(Data items)

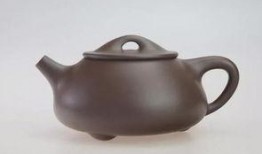 紫砂壶最新爆料视频,最新爆料视频深度解析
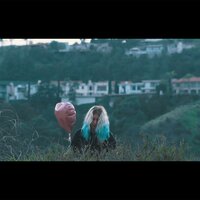Nothing Like You - VELVETEARS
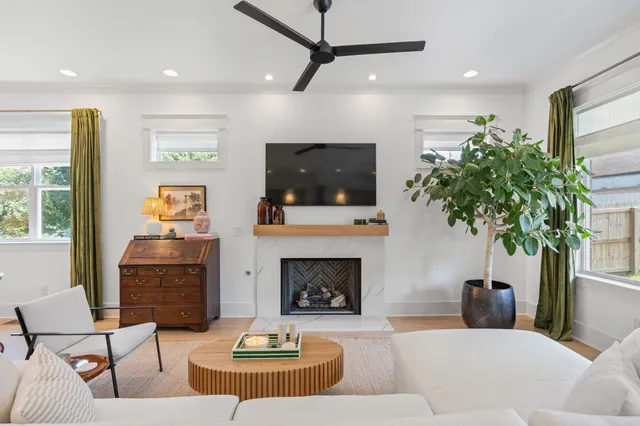 $889,047 | 452 Annex Avenue, Nashville, TN 37209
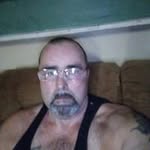 John Gordon - @j41064072 - Instagram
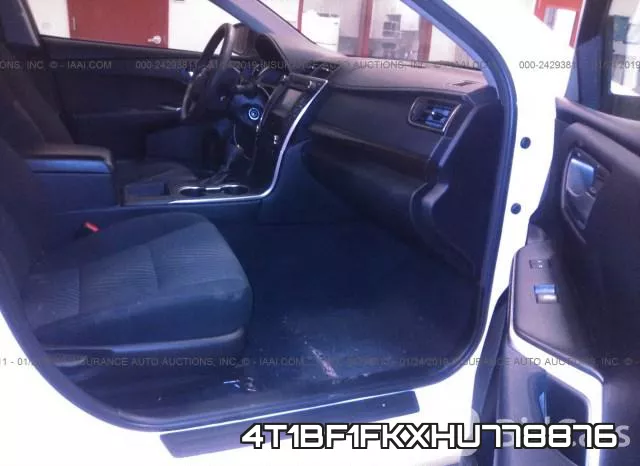 4T1BF1FKXHU778876_5.webp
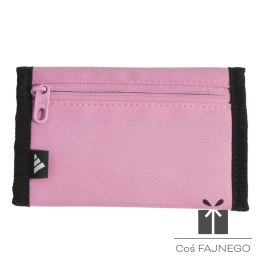 Portfel adidas Linear Wallet KE5715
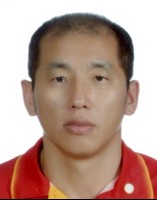 朴玄燮扮演者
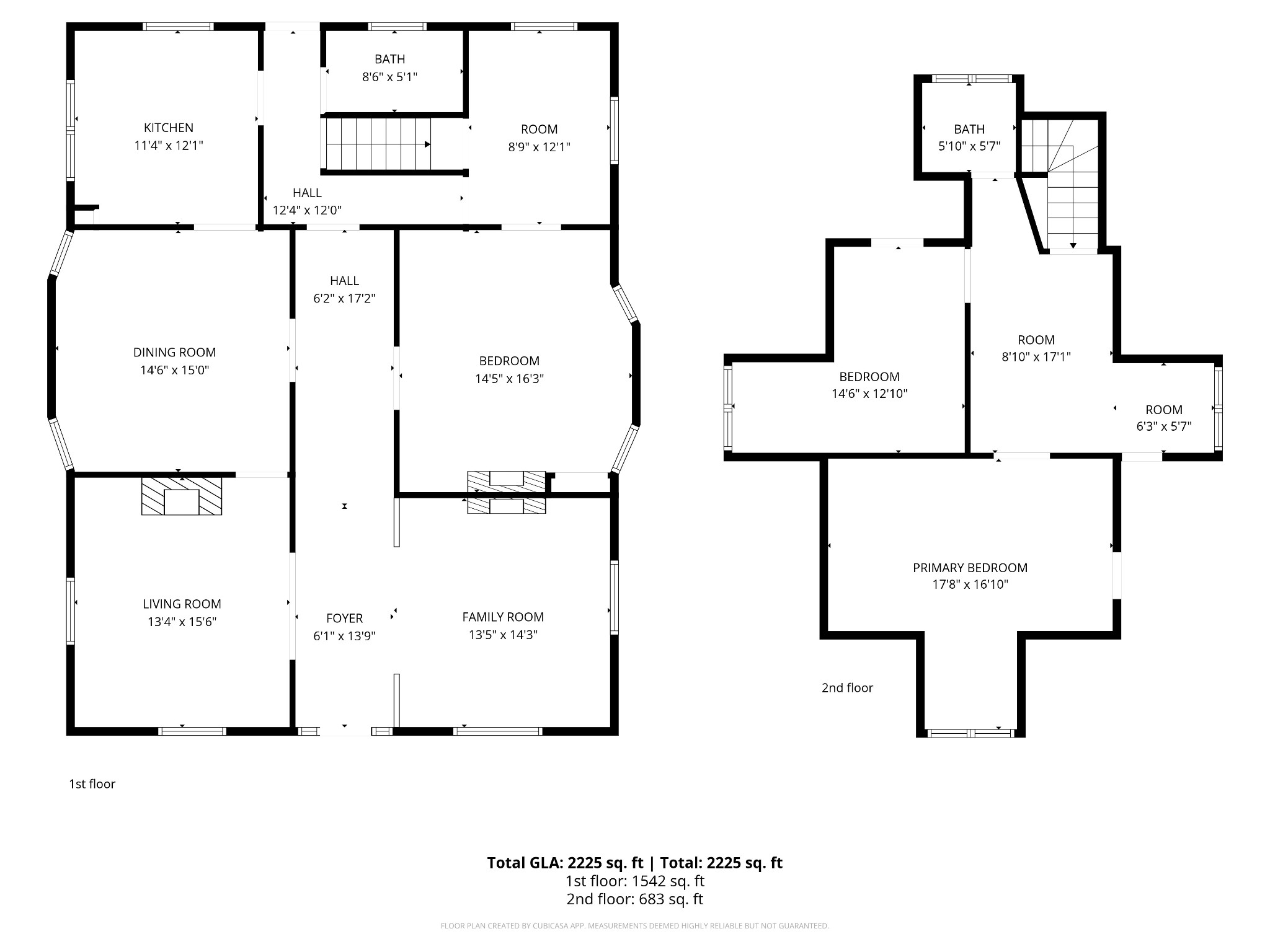 1310 Calvin Avenue Nashville TN 37206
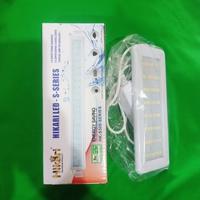 aquarium aquascape led gantung HIKARI HK S 300 SERIES RGBW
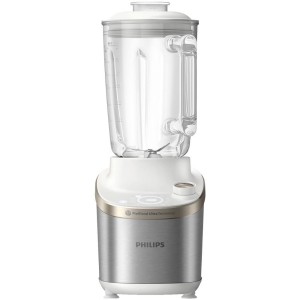 HR3760/01 STOLNÍ MIXÉR PHILIPS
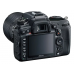 Фотоаппарат D7000 Kit AF-S DX NIKKOR 18-105mm f/3.5-5.6G ED VR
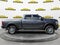 2019 RAM 2500 Limited Crew Cab 4x4 6'4' Box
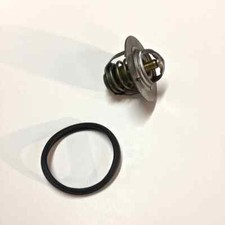 Thermostat Suzuki SAMURAI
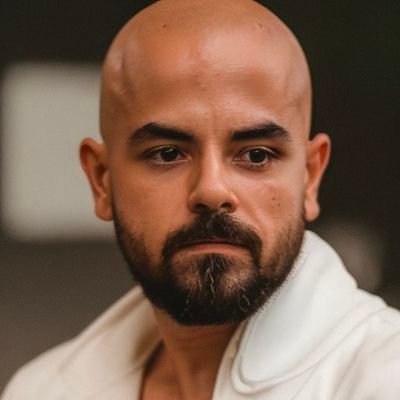 @HandlyTech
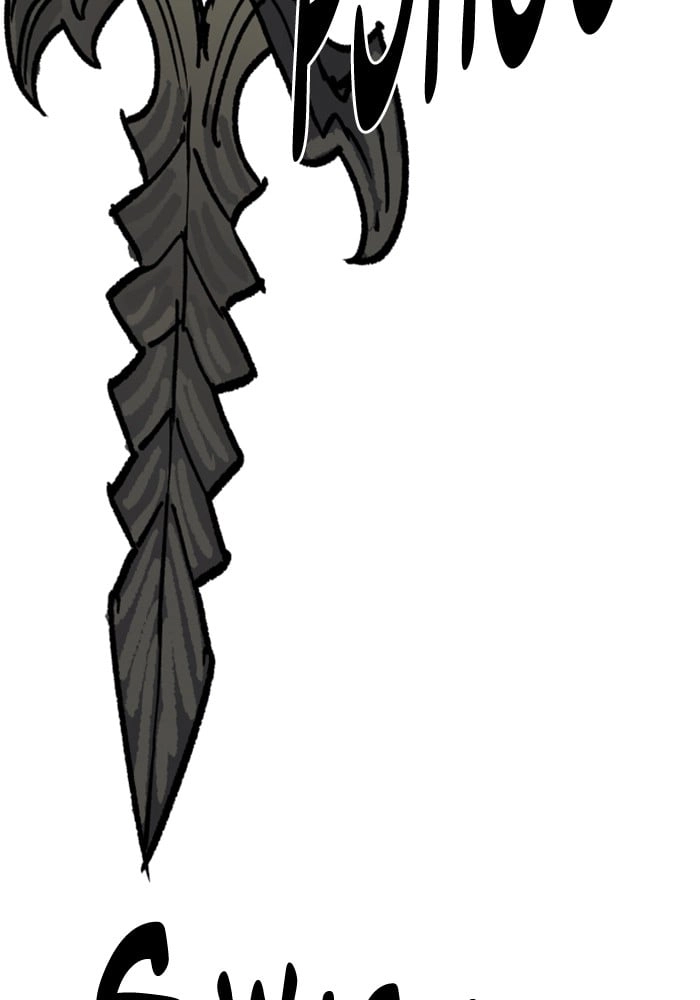 Hardcore Leveling Warrior Chapter 218, page 46 of 95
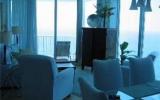 Apartment Alabama Fernseher: Island Tower 2203 - Condo Rental Listing ...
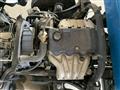 1999 Mitsubishi Canter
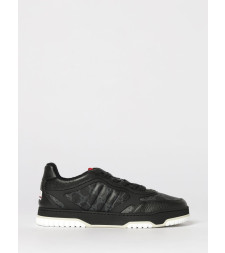 [Gucci] Sneakers SS26 857853AAFOO 1082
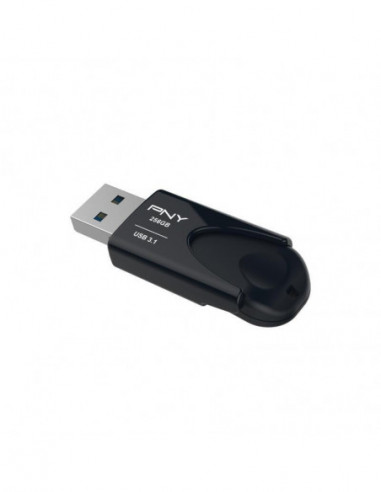 Pen Drive PNY Attaché 4... Pen Drive PNY Attaché 4...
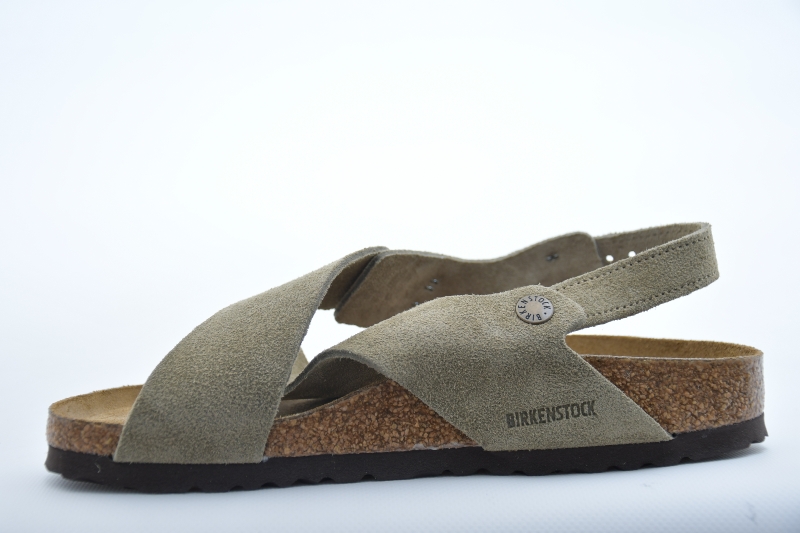 Birkenstock 1024110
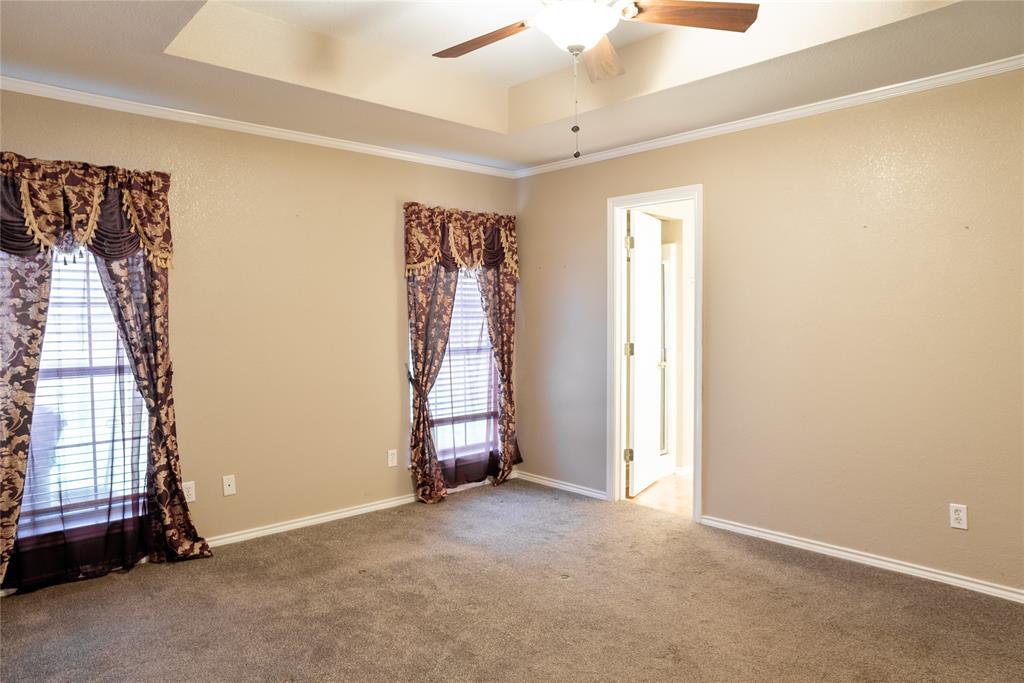 Northridge Add - Residential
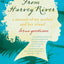 From Harvey River: A Memoir of My Mother and Her Island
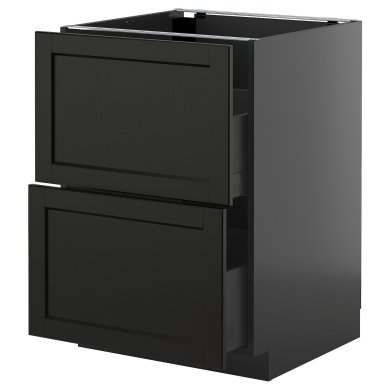 IKEA METOD / KNIVSHULT (ИКЕА МЕТОДЫ/КНИВШУЛЬТ) 69588205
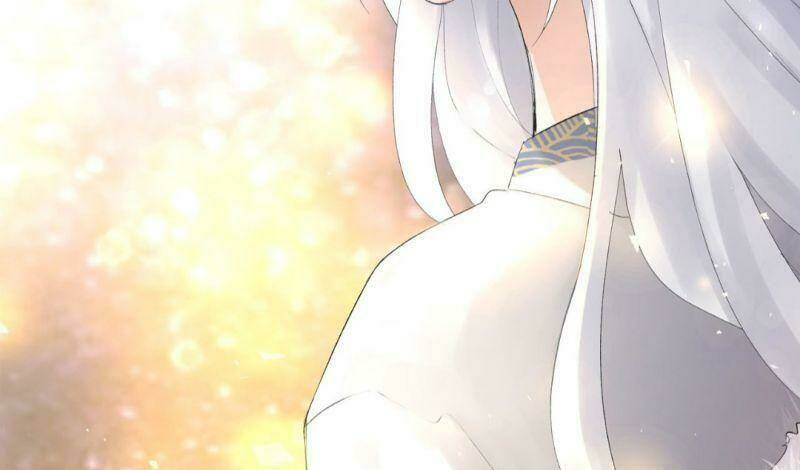 Ảnh Đế Yêu Hồ Chapter 0 - Trang 2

▶ WHAT THIS TASK INVOLVES
Recast the items as a numbered list with no blank lines, covering every item and leaving out the pictures.

▶ RESULT OF THE TASK
1.  紫砂壶最新爆料视频,最新爆料视频深度解析
2. Nothing Like You - VELVETEARS
3.  $889,047 | 452 Annex Avenue, Nashville, TN 37209
4.  John Gordon - @j41064072 - Instagram
5.  4T1BF1FKXHU778876_5.webp
6.  Portfel adidas Linear Wallet KE5715
7.  朴玄燮扮演者
8.  1310 Calvin Avenue Nashville TN 37206
9.  aquarium aquascape led gantung HIKARI HK S 300 SERIES RGBW
10.  HR3760/01 STOLNÍ MIXÉR PHILIPS
11.  Фотоаппарат D7000 Kit AF-S DX NIKKOR 18-105mm f/3.5-5.6G ED VR
12.  2019 RAM 2500 Limited Crew Cab 4x4 6'4' Box
13.  Thermostat Suzuki SAMURAI
14.  @HandlyTech
15.  Hardcore Leveling Warrior Chapter 218, page 46 of 95
16.  Apartment Alabama Fernseher: Island Tower 2203 - Condo Rental Listing ...
17.  1999 Mitsubishi Canter
18.  [Gucci] Sneakers SS26 857853AAFOO 1082
19.  Pen Drive PNY Attaché 4... Pen Drive PNY Attaché 4...
20.  Birkenstock 1024110
21.  Northridge Add - Residential
22.  From Harvey River: A Memoir of My Mother and Her Island
23.  IKEA METOD / KNIVSHULT (ИКЕА МЕТОДЫ/КНИВШУЛЬТ) 69588205
24.  Ảnh Đế Yêu Hồ Chapter 0 - Trang 2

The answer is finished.